Но этого не происходит.
Я лишь снова засыпаю, ещё на несколько часов избавляя себя от ноющей боли внутри.
***
К началу двенадцатого утра я встала. Вспомнила всё, что происходило вчера ночью. В груди снова заныло, так сильно, будто разбередили давно засохшую рану в сердце. Я опять проверяю свой телефон. Ничего нет. Пусто. Как будто я действительно ему не нужна. Хотя почему как будто?
Пролежав ещё минут десять на кровати, я с большим трудом встаю и иду в ванную. Не хочется ни умываться, ни чистить зубы. Хочется только плакать, но ни одной слезинки не осталось — ночь забрала все до единой.
Прежде чем пойти на кухню, я захожу ещё раз к себе в комнату и забираю с тумбочки тарелки с пловом. Не могу даже смотреть на него. Тошнит. Наверное, теперь эта еда всегда у меня будет ассоциироваться с п предательством и болью. А ещё бессонницей, которая ещё больше калечит сердце. Во сне хотя бы можно забыться, не думать о реальности, о том, что у него всё-таки есть женщина...
Я медленно выходу из комнаты, но звуки на кухне меня настораживают. Могу поклясться, что папа с кем-то разговаривает — и я без труда могу определить голос его собеседника. Мой любимый голос. Который радовал меня и пугал иногда.
У них там идёт какая-то оживлённая беседа. На углу, перед входом на кухню я тихо останавливаюсь, чтобы прислушаться и детально разобрать их слова.
— И человек потратил на учёбу лет восемь, проработал в бюро ещё где-то двенадцать, а потом она просто ушла — потому что невозможно, не хватает сил, — эмоционально рассказывает папа. Думаю, он даже размахивает руками.
— И куда ушла? — Узнаю его голос, но не могу распознать его настроение — ни по интонации, ни по тону.
— Дай Бог мне памяти. Кажется, в магазин. Десять часов, два через два. Тоже тяжело.
— Отдохнёт, — возражает Марат.
— Думаешь?
— Это разные масштабы.
— Ну да, ты прав. Тут люди, а там всего лишь продукты. Да и не уходила бы она без желания отдохнуть от всего этого.
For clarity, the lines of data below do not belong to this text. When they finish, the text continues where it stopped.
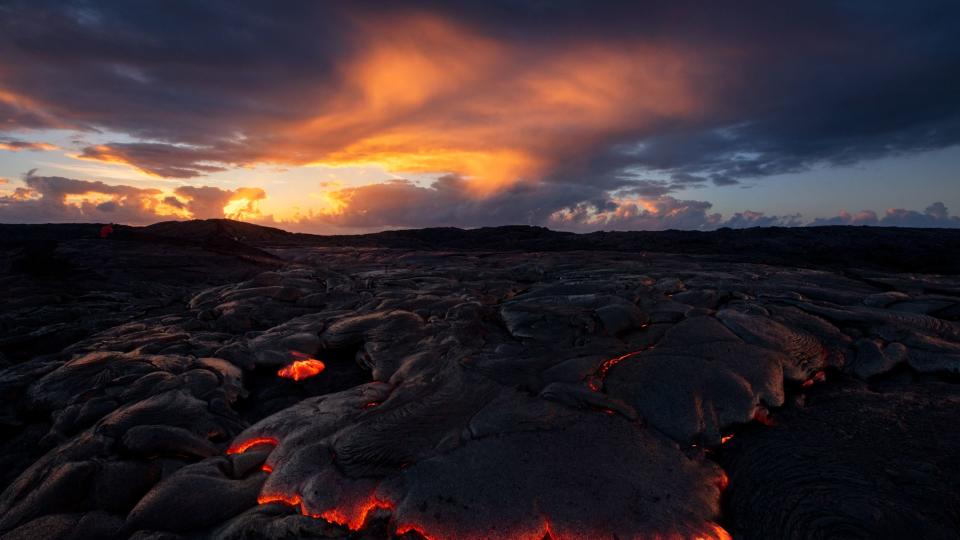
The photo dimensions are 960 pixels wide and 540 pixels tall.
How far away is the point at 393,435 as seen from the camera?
4070mm

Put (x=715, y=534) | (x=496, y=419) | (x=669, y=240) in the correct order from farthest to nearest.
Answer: (x=669, y=240)
(x=496, y=419)
(x=715, y=534)

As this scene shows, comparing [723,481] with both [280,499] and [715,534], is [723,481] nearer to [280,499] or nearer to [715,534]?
[715,534]

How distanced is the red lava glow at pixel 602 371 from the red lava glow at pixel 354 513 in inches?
96.3

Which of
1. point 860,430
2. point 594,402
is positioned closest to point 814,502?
point 860,430

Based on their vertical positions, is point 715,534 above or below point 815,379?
below

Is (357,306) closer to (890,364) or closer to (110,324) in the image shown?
(110,324)

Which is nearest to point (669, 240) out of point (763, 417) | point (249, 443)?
point (763, 417)

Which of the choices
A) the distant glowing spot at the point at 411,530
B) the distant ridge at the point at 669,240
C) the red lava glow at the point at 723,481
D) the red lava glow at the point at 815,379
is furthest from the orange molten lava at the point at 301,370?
the distant ridge at the point at 669,240

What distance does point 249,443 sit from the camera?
4426 mm

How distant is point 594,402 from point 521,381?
933 millimetres

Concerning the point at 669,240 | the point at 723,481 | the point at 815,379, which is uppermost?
the point at 669,240

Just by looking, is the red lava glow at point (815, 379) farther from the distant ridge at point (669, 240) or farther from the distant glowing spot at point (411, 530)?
the distant ridge at point (669, 240)

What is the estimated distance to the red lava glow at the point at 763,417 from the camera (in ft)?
14.3

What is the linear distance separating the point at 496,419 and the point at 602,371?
1.66 m
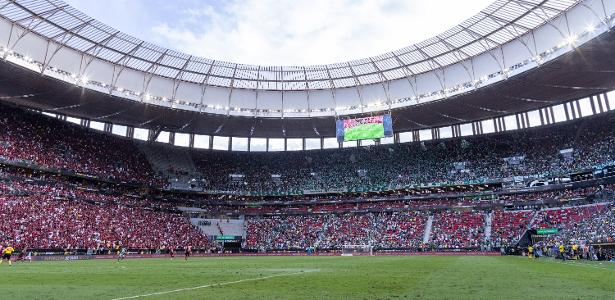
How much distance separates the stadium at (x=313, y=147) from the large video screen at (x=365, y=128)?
19 centimetres

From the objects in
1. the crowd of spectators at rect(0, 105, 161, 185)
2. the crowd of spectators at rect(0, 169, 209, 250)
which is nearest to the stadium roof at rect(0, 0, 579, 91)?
the crowd of spectators at rect(0, 105, 161, 185)

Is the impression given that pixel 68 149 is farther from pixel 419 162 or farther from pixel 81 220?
pixel 419 162

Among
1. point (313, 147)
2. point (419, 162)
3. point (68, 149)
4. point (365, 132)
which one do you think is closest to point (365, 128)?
point (365, 132)

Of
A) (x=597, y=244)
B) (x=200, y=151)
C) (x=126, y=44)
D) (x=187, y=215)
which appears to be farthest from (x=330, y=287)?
(x=200, y=151)

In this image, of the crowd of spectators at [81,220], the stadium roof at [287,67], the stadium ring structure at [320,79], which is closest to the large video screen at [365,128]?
the stadium ring structure at [320,79]

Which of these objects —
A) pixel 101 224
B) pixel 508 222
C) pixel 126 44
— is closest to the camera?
pixel 126 44

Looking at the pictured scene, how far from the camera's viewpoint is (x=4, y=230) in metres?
34.9

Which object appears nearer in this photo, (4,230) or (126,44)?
(4,230)

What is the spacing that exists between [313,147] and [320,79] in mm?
19813

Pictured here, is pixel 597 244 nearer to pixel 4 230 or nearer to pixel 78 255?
pixel 78 255

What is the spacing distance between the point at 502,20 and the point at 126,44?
35.8 meters

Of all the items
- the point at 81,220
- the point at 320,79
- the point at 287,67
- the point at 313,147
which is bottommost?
the point at 81,220

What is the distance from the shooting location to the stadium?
37.0 metres

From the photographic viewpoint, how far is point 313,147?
68.5 meters
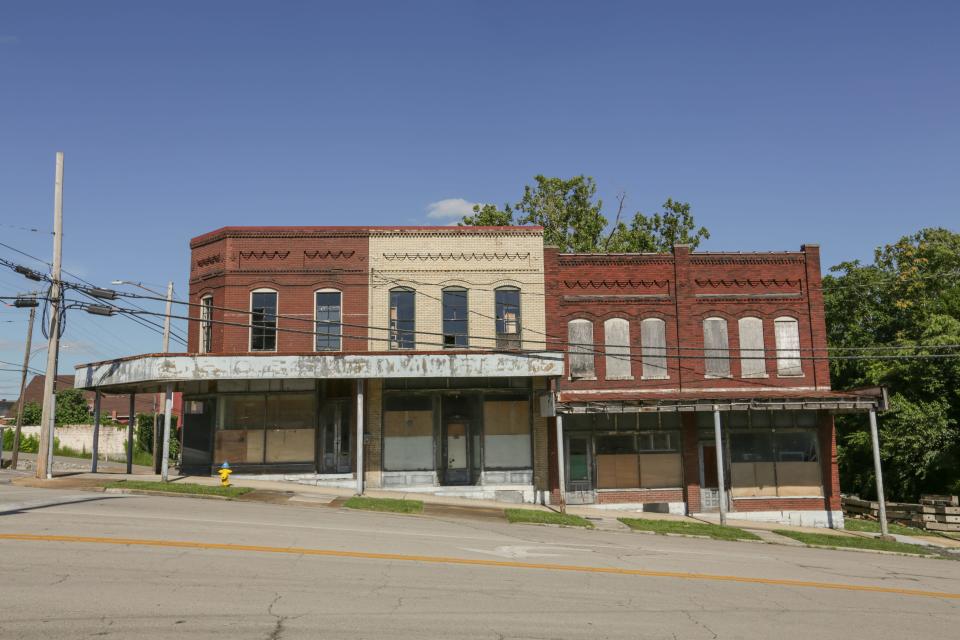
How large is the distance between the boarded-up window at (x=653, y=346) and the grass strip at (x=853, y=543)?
257 inches

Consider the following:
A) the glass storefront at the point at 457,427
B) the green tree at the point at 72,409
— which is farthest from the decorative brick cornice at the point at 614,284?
the green tree at the point at 72,409

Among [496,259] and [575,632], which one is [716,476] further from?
[575,632]

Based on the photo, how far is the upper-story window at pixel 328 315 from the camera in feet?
87.0

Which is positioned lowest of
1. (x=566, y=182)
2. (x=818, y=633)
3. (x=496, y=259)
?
(x=818, y=633)

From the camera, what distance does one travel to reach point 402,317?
88.0ft

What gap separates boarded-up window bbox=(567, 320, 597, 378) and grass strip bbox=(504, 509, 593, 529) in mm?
5750

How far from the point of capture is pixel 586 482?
26.4 metres

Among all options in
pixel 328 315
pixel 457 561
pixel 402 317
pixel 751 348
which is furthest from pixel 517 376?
pixel 457 561

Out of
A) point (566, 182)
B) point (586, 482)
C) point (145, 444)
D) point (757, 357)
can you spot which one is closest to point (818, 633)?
point (586, 482)

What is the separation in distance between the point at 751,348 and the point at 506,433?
902 centimetres

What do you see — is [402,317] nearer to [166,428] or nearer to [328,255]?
[328,255]

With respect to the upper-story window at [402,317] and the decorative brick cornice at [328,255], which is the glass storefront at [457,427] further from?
the decorative brick cornice at [328,255]

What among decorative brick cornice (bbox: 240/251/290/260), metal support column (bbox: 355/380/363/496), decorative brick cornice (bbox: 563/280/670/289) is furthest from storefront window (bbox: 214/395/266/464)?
decorative brick cornice (bbox: 563/280/670/289)

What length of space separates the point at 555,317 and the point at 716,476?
762cm
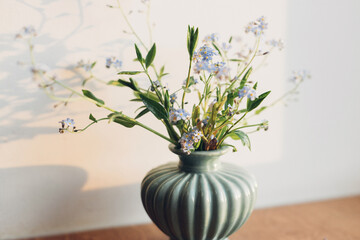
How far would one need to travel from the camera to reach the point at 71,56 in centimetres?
102

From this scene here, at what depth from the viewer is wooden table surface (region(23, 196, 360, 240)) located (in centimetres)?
109

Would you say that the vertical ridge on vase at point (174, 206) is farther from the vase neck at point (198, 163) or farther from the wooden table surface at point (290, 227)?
the wooden table surface at point (290, 227)

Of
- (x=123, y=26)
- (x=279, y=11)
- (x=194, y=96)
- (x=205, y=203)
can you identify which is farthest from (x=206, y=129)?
(x=279, y=11)

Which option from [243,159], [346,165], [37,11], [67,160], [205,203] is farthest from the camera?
[346,165]

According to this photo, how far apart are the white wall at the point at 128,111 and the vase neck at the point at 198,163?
26 cm

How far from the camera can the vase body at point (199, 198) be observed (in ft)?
2.73

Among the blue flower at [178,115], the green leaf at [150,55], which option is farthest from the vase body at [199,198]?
the green leaf at [150,55]

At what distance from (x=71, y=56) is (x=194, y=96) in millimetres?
379

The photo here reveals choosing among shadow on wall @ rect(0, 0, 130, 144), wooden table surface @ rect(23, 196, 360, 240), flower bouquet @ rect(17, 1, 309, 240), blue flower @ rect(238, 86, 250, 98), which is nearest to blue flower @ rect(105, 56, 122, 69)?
flower bouquet @ rect(17, 1, 309, 240)

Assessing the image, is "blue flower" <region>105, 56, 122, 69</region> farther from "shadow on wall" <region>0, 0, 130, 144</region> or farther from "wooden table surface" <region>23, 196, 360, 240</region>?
"wooden table surface" <region>23, 196, 360, 240</region>

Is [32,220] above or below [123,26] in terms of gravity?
below

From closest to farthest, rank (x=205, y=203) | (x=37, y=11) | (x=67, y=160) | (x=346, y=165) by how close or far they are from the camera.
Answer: (x=205, y=203) < (x=37, y=11) < (x=67, y=160) < (x=346, y=165)

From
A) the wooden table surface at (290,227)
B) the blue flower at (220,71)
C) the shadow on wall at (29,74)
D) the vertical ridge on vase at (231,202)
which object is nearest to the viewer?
the blue flower at (220,71)

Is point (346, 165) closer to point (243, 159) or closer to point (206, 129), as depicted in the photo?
point (243, 159)
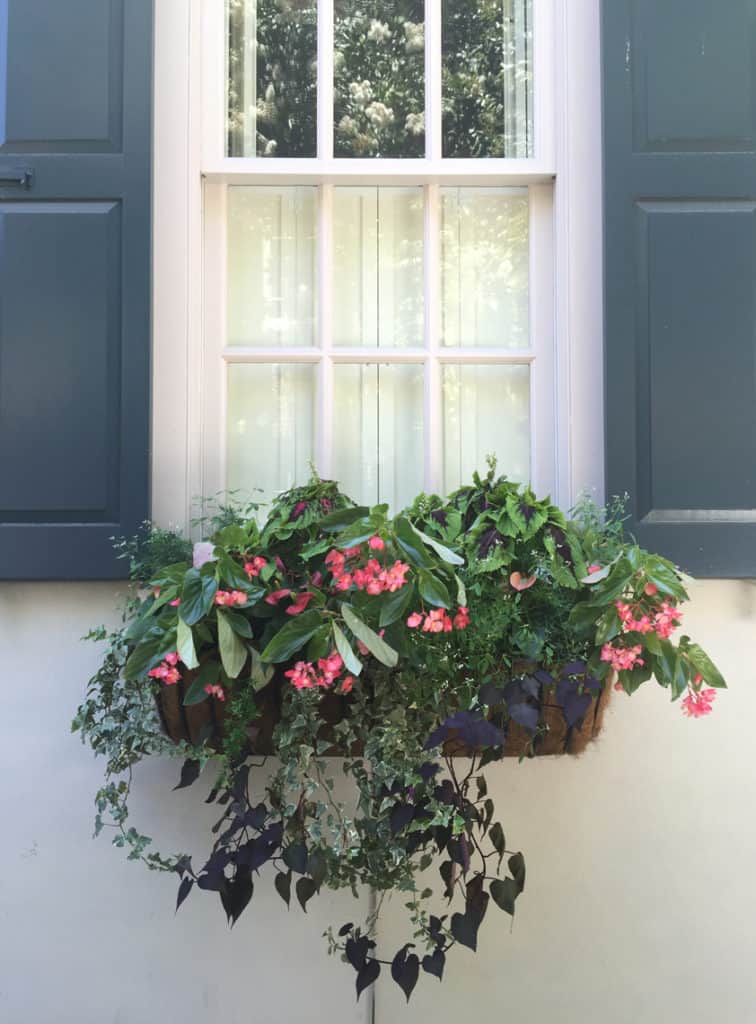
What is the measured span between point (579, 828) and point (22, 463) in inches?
58.9

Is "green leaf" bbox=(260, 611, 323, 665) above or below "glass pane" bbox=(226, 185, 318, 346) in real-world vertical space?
below

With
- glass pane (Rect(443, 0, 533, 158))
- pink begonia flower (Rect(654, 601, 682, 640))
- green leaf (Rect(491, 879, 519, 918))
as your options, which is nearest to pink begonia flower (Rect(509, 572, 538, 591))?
pink begonia flower (Rect(654, 601, 682, 640))

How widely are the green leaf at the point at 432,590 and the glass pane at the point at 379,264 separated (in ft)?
2.91

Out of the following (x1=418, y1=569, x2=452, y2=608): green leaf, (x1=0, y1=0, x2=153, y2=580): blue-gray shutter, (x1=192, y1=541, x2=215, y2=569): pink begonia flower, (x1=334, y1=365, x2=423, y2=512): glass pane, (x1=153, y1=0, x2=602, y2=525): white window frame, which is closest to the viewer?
(x1=418, y1=569, x2=452, y2=608): green leaf

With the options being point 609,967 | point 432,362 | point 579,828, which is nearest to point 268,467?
point 432,362

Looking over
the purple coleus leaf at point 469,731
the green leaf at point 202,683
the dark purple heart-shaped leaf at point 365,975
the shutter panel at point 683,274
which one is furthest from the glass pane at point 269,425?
the dark purple heart-shaped leaf at point 365,975

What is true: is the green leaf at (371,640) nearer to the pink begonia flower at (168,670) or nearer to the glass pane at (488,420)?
the pink begonia flower at (168,670)

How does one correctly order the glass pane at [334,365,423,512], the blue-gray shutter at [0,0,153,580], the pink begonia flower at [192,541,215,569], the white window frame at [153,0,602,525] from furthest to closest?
the glass pane at [334,365,423,512], the white window frame at [153,0,602,525], the blue-gray shutter at [0,0,153,580], the pink begonia flower at [192,541,215,569]

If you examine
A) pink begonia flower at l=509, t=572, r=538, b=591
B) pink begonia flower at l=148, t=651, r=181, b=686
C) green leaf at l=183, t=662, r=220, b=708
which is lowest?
green leaf at l=183, t=662, r=220, b=708

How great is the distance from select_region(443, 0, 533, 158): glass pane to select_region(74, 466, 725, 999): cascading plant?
0.95 metres

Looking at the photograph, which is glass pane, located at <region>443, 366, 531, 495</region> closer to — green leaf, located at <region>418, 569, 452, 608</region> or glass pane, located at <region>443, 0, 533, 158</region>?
glass pane, located at <region>443, 0, 533, 158</region>

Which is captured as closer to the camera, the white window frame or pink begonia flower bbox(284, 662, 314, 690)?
pink begonia flower bbox(284, 662, 314, 690)

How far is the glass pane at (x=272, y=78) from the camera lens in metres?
2.56

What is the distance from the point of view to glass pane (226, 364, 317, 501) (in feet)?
8.22
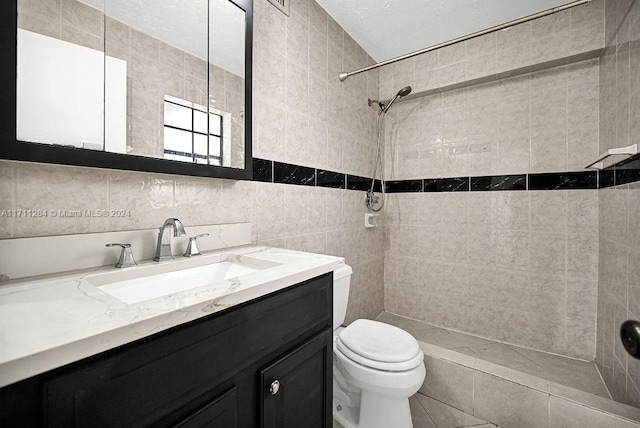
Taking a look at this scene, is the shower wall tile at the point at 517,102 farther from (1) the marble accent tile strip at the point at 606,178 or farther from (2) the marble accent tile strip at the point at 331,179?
(2) the marble accent tile strip at the point at 331,179

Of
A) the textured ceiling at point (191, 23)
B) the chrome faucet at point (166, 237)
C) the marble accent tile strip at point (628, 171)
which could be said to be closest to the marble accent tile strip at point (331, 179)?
the textured ceiling at point (191, 23)

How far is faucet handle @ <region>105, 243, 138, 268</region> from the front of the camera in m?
0.89

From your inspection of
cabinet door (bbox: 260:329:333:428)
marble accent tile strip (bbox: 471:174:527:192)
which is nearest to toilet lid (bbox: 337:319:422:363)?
cabinet door (bbox: 260:329:333:428)

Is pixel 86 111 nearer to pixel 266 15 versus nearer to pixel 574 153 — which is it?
pixel 266 15

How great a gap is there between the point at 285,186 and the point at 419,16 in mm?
1489

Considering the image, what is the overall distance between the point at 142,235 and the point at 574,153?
2.57 metres

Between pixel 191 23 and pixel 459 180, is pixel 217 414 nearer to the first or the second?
pixel 191 23

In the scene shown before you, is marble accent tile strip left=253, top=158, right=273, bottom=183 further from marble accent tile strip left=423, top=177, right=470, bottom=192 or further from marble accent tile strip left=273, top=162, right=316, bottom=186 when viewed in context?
marble accent tile strip left=423, top=177, right=470, bottom=192

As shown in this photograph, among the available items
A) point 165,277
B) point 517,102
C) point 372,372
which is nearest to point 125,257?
point 165,277

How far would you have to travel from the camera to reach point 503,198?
210 cm

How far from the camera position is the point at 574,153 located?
1874 mm

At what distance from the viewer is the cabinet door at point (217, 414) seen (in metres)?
0.58

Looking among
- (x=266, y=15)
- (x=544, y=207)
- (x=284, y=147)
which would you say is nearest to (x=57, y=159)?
(x=284, y=147)

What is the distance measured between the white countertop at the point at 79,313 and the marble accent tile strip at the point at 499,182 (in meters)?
1.89
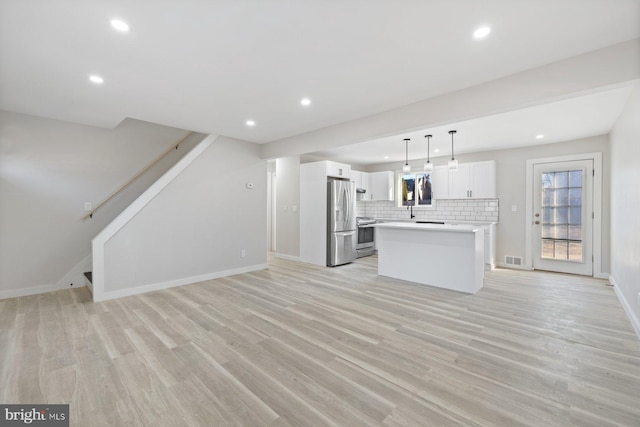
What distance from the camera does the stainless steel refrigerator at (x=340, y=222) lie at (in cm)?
584

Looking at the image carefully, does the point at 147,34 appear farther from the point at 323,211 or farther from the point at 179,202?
the point at 323,211

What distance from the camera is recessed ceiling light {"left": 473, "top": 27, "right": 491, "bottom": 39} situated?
2.04 meters

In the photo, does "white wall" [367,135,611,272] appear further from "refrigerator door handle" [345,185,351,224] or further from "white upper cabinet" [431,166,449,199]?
"refrigerator door handle" [345,185,351,224]

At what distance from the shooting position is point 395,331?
2.78m

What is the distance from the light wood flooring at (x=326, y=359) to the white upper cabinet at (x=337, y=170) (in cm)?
292

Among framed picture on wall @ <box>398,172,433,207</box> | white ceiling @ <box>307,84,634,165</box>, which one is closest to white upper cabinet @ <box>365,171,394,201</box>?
framed picture on wall @ <box>398,172,433,207</box>

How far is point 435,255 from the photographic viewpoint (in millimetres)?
4355

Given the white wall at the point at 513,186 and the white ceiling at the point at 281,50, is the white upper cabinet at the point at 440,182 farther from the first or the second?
the white ceiling at the point at 281,50

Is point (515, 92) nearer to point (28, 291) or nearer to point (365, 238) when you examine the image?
point (365, 238)

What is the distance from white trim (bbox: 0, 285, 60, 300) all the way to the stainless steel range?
5.68m

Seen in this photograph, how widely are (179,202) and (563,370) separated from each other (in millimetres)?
5081

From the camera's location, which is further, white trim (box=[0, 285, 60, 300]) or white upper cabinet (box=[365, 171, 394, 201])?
white upper cabinet (box=[365, 171, 394, 201])

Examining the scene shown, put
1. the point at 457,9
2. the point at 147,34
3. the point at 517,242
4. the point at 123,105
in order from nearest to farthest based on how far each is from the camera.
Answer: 1. the point at 457,9
2. the point at 147,34
3. the point at 123,105
4. the point at 517,242

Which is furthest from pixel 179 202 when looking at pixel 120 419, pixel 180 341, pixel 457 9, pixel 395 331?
pixel 457 9
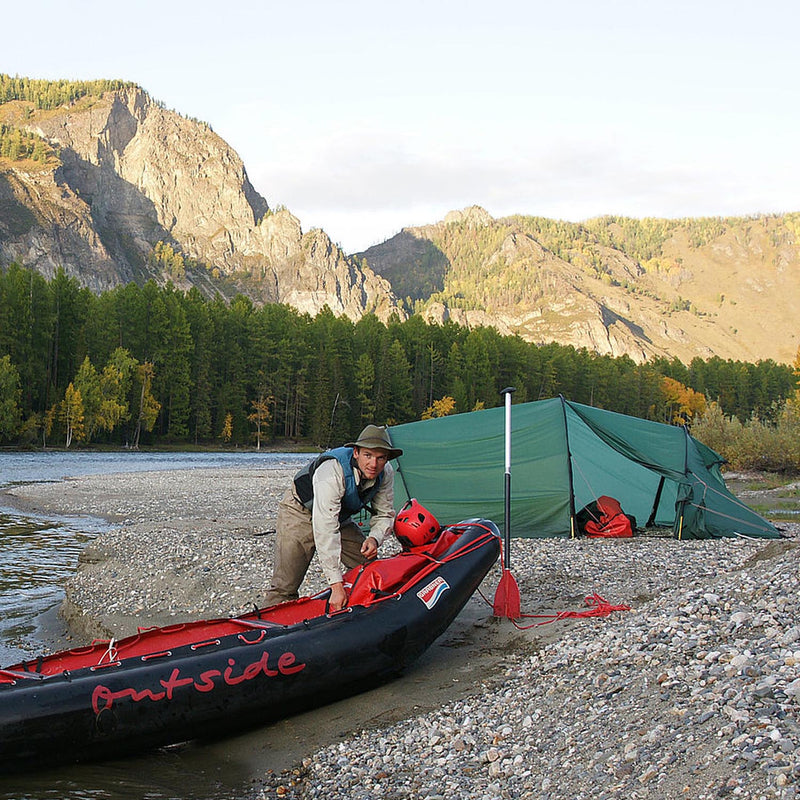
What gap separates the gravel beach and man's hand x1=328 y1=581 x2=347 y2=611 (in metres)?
0.86

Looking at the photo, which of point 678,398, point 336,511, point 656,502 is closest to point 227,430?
point 656,502

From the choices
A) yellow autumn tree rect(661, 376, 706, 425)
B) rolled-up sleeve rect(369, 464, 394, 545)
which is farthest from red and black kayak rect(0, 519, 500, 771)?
yellow autumn tree rect(661, 376, 706, 425)

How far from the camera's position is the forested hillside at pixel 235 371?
225 feet

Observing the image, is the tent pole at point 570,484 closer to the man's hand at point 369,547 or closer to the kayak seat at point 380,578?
the kayak seat at point 380,578

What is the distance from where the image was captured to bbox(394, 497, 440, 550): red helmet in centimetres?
859

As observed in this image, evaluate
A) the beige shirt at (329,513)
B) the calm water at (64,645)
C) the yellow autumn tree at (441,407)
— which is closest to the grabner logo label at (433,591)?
the beige shirt at (329,513)

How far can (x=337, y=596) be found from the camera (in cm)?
776

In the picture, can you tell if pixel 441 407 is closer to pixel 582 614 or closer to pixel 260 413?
pixel 260 413

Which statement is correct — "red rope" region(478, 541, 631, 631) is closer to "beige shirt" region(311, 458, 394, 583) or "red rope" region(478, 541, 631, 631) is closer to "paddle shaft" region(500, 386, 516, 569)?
"paddle shaft" region(500, 386, 516, 569)

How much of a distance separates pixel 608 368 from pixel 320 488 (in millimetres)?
124210

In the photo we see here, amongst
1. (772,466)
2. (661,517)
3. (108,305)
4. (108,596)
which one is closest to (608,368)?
(108,305)

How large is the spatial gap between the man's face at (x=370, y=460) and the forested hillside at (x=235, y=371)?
138 feet

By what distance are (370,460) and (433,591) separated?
1.49m

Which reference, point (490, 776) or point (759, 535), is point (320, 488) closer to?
point (490, 776)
Больше не хочу слушать эти истории про папиных сотрудников, поэтому молча захожу на кухню и направляю к раковине, даже не смотря на Марата. На столе стоит бутылка (чего именно, разобрать сложно — коньяка, наверное, у папы есть коньяк), два пустых стакана и нарезанный на маленькой тарелочке лимон.
Понятно. Решили выпить с утра пораньше. Хорошо, пусть так.
Выкидывая в мусорное ведро вчерашний плов, кладу грязную тарелку в раковину, чтобы помыть.
— Доброе утро, Сеня. — Даже со спины я чувствую на себе его пристальный взгляд. Это невозможно объяснить, но могу поклясться, что он выжжет дыру в моём затылке. Сейчас я могу определить его настрой по отношению ко мне — и он явно не очень позитивный.
— Да, чего не здороваешься, Сень? — возмущается папа. Он выпил больше Марата, если судить по голосу.
Ещё не пьяный, но скоро будет хорошеньким.
— Доброе утро, — тихо, немного пренебрежительно произношу я и включаю воду. Намылив губку, начинаю оттирать остатки засохшей еды с тарелки.
— Так что, — начинает Марат, и я не сразу понимаю, к кому он обращается, — я несу Далмор?
— Марат, мне как-то даже неудобно. На такой напиток лучше смотреть и молиться, чем пить.
— Нет. Это всего лишь напиток. И его нужно пить.
Для Марата всего лишь напиток, а для моего папы — вещь, на которую надо смотреть и молиться. Вот это разные социальные статусы у людей. Интересно, что это? Какой-то редкий алкоголь?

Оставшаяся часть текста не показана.